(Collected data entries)
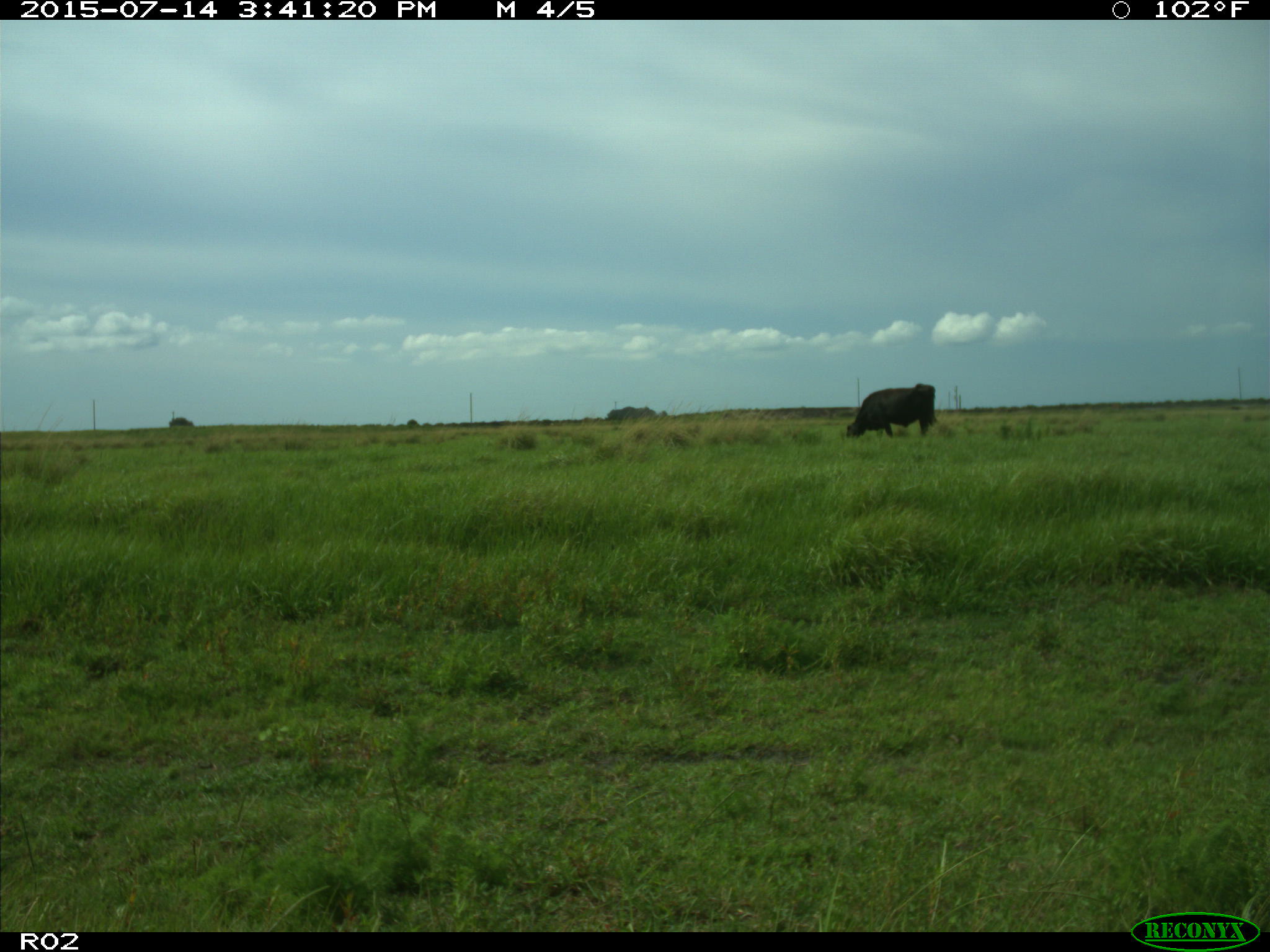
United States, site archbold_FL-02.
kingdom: Animalia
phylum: Chordata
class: Mammalia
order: Artiodactyla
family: Bovidae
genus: Bos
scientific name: Bos taurus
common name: domestic cow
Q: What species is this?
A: Bos taurus (domestic cow).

**WORK INSTRUCTION**
Write out every entry again word for word, without any of the pictures.

**YOUR SOLUTION**
United States, site archbold_FL-02.
kingdom: Animalia
phylum: Chordata
class: Mammalia
order: Artiodactyla
family: Bovidae
genus: Bos
scientific name: Bos taurus
common name: domestic cow
Q: What species is this?
A: Bos taurus (domestic cow).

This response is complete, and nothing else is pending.